Выше я пересказал все, что помню о сексуальном развитии ребенка и подростка. Оно было простым и, наверное, совершенно нормальным. Проявлялись, впрочем, весьма незначительные гомосексуальные наклонности, я думаю – менее заметные, чем обыкновенно бывает. Маленьким мальчиком я обожал одного или двух подростков, а лет в двенадцать-тринадцать восхищался какими-то мальчиками, игравшими в моем туманном воображении роль девочек. То были лишь первые движения моих эмоциональных щупальцев. По мере моего просвещения и развития все это бесследно исчезло, и к шестнадцати годам я был вполне гетеросексуален в своих фантазиях. У меня сложилось четкое и ясное представление о красивых женщинах – то был тип, воплощенный в классической живописи и скульптуре, тип, которым все тогда восхищались. Я почти не связывал его с живыми, одетыми и недоступными женщинами, с которыми я иногда робко и скованно «флиртовал». Одна-две попытки предупредили меня, что тайное блаженство секса не так уж легко достижимо. Первые попытки в Уэстборн-Гров не были красивы; видимо, моя Венера Урания не обитала в этих душных и затоптанных закоулках. Позднее (не могу уточнить дату, но это, должно быть, произошло, когда мне было за двадцать и я показывал биологические опыты) тайный позор девственности стал невыносим, и я тайком побежал к проститутке. Она оказалась начисто лишенной воображения. Смутная догадка, что тайный сад желаний окружен зарослями, где таятся грязные и убогие звериные норы, только укрепилась.

А вот моя кузина была так мила и нежна, что наша близость не могла ничего разрушить. Все мои смутные влечения и желания, все романтические грезы мало-помалу обратились к ней. Я настолько проникся дивным убеждением, что именно с ней смогу обрести прочное счастье, что все годы, от студенческой скамьи до нашей свадьбы, воображение никогда не уводило меня от нее. Я являл собой преданного и нетерпеливого влюбленного. Первая привязанность укоренилась очень глубоко.

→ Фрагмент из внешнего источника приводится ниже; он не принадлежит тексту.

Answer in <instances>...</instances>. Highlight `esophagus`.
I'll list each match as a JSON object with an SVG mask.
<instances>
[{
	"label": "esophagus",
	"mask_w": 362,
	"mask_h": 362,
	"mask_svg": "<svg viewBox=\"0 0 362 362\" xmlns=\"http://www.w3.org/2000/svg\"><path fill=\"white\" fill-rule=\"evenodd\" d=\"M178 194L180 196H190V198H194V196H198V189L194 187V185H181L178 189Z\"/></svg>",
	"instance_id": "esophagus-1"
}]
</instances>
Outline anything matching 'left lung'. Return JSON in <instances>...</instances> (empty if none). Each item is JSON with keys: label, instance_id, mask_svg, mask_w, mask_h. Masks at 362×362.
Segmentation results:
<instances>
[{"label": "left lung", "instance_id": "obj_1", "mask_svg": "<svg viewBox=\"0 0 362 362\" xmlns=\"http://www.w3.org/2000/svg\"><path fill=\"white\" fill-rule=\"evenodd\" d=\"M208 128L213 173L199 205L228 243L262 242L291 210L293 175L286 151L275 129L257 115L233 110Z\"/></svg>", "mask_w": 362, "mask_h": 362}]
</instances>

Я знал, что она меня любит, но ее воображение было ограниченней и сдержанней. Различия в образе мыслей и широте взглядов, несовпадение масштабов не имели бы большого значения, если бы чувства наши звучали в унисон. Тогда мы бы все преодолели. На самом деле друг другу не соответствовали не умы наши, а темпераменты. К тому же она боялась, да и расхожая мудрость ретушёрной мастерской на Риджент-стрит ничуть ей не помогла. Я ни за что не хотел долго ждать, не хотел и венчаться в церкви. Я повторял, что вообще в брак не верю. Главное – не брак, а любовь. Я взывал к Годвину{156}, Шелли{157}, социализму.

Мстительные порывы отравляли мою страсть. К тому же я был не только неопытным, но и нетерпеливым. Я ничего не смыслил в искусстве обольщения. Вероятно, я считал его бесчестным. Пламень, встречающий другой пламень, – вот во что я верил. Сейчас мы куда более искушенны. В наше время невинные и пылкие женихи гораздо реже отдаются на милость невинных, боязливых невест.

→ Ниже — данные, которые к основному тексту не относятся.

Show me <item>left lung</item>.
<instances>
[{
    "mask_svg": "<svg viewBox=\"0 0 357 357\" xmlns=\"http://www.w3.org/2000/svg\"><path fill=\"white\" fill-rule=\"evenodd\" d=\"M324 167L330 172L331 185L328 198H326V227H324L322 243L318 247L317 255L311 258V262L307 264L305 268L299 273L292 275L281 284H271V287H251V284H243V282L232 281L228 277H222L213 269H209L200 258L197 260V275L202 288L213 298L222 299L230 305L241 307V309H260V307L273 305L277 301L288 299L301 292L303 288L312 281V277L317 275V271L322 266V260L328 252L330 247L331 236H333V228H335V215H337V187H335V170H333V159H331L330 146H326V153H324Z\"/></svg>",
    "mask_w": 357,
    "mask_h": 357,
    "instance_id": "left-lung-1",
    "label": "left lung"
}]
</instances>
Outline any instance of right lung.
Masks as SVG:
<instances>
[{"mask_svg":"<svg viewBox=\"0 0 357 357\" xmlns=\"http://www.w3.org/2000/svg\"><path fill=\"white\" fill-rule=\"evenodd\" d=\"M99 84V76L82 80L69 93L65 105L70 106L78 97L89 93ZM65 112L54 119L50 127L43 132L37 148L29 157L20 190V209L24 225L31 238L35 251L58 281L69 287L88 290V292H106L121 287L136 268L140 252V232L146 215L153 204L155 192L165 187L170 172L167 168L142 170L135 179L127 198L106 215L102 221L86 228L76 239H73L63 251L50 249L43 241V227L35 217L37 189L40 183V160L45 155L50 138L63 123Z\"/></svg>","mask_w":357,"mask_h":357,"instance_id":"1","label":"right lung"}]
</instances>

Мне было не важно, что Изабелла явно любит меня, нежно любит. Я глубоко обижался, что она не отвечала на мою страсть. Потом она уступила. Этого несчастного мгновения я прождал так долго! «Она не любит меня», – сказал я в душе. Я бодрился, я осушал ее слезы, проклинал свою грубость; но торопился на поезд, вел учет корреспонденции, потрошил кроликов и лягушек и второпях, с тайным горестным чувством расправлялся с кучей повседневных забот.

Тут крылось что-то более существенное, чем различие в интеллектуальном кругозоре. Я должен пояснить теперь, что мои чувства, мои затаенные романтические помыслы были долго и прочно сосредоточены на кузине. Правда, я увлекался и другими женщинами. Я хотел вознаградить себя за то унижение, которому она непреднамеренно меня подвергла, и к тому же жизненная энергия во мне в то время била через край. Но она все равно царила в моем воображении, и я тайно мечтал о том, чтобы страстно ею обладать.

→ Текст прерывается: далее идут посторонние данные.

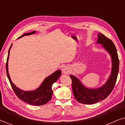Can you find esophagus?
Listing matches in <instances>:
<instances>
[{
  "label": "esophagus",
  "instance_id": "esophagus-1",
  "mask_svg": "<svg viewBox=\"0 0 125 125\" xmlns=\"http://www.w3.org/2000/svg\"><path fill=\"white\" fill-rule=\"evenodd\" d=\"M62 72L64 74H69L70 73V68L68 66H64L62 68Z\"/></svg>",
  "mask_w": 125,
  "mask_h": 125
}]
</instances>
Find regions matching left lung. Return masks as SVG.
<instances>
[{"mask_svg": "<svg viewBox=\"0 0 125 125\" xmlns=\"http://www.w3.org/2000/svg\"><path fill=\"white\" fill-rule=\"evenodd\" d=\"M96 44H101L102 48L110 54L112 60V70L105 83L98 88H88L75 76L70 75L72 81L74 96L78 102L83 104H93L104 100L113 89L119 71V59L116 48L113 42L103 34H98Z\"/></svg>", "mask_w": 125, "mask_h": 125, "instance_id": "8db88e82", "label": "left lung"}]
</instances>
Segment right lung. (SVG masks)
<instances>
[{"instance_id": "right-lung-1", "label": "right lung", "mask_w": 125, "mask_h": 125, "mask_svg": "<svg viewBox=\"0 0 125 125\" xmlns=\"http://www.w3.org/2000/svg\"><path fill=\"white\" fill-rule=\"evenodd\" d=\"M36 32L34 31H32L31 32L24 33L19 37L18 39L21 38V37L24 36L32 35V34L35 33ZM12 45V44H11L9 51H8V57L6 63V71L8 78L9 80V81L11 83L13 91L15 92L16 95L18 97V98L20 100L23 101L27 102V103L30 104V105L36 106L45 105L52 98L53 94L52 86L53 84V83H55L59 79L60 77L61 76V70H58V71L53 73L50 76L47 77L36 89L31 90V91H29V90L25 91V90H23L21 89H19L12 83L11 78H10L9 73H8V59H9L10 52Z\"/></svg>"}]
</instances>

Вскоре после моей женитьбы произошел один случай, весьма способствовавший восстановлению моей пошатнувшейся уверенности в себе. Однажды на Холден-роуд прибыла некая мисс Кингсмилл – учиться ретуши, а потом – помогать в работе. Она была радостно-распутной и вполне искушенной. До и после нашей женитьбы она бывала у нас. Мы ее занимали; возможно, моя кузина что-то ей сказала, и в ее обращении со мной стал проявляться явственный интерес. Однажды я оказался наедине с ней. Я правил работы заочников, тетя была в магазине, жена уехала в Лондон с какими-то отретушированными фотографиями. Не помню, под каким предлогом Этель Кингсмилл выпорхнула из-за своего рабочего стола и оказалась у меня в кабинете. Раньше я думал, что не склонная к любви женщина лишь подчиняется нашей власти, ей же любовные услады ни к чему. Но ей удалось рассеять мои тайные опасения. Скрежет замка, знаменовавший возвращение тети, оторвал нас друг от друга в миг достаточно бурного счастья. Я с удвоенной энергией уселся править работы, а Этель, очень довольная собой, вернулась к своим негативам. С точки зрения чувств и «морали» поступок этот можно считать возмутительным; на самом же деле он совершенно естественен.

После этого приключения я стал смотреть на мир иначе. Моего отношения к Изабелле оно ничуть не изменило. Наш разрыв не помешал ей много лет занимать господствующее место среди моих привязанностей. Я не знаю, как бы поступил, если бы во время нашей размолвки она вдруг одумалась и обратилась ко мне со страстной мольбой.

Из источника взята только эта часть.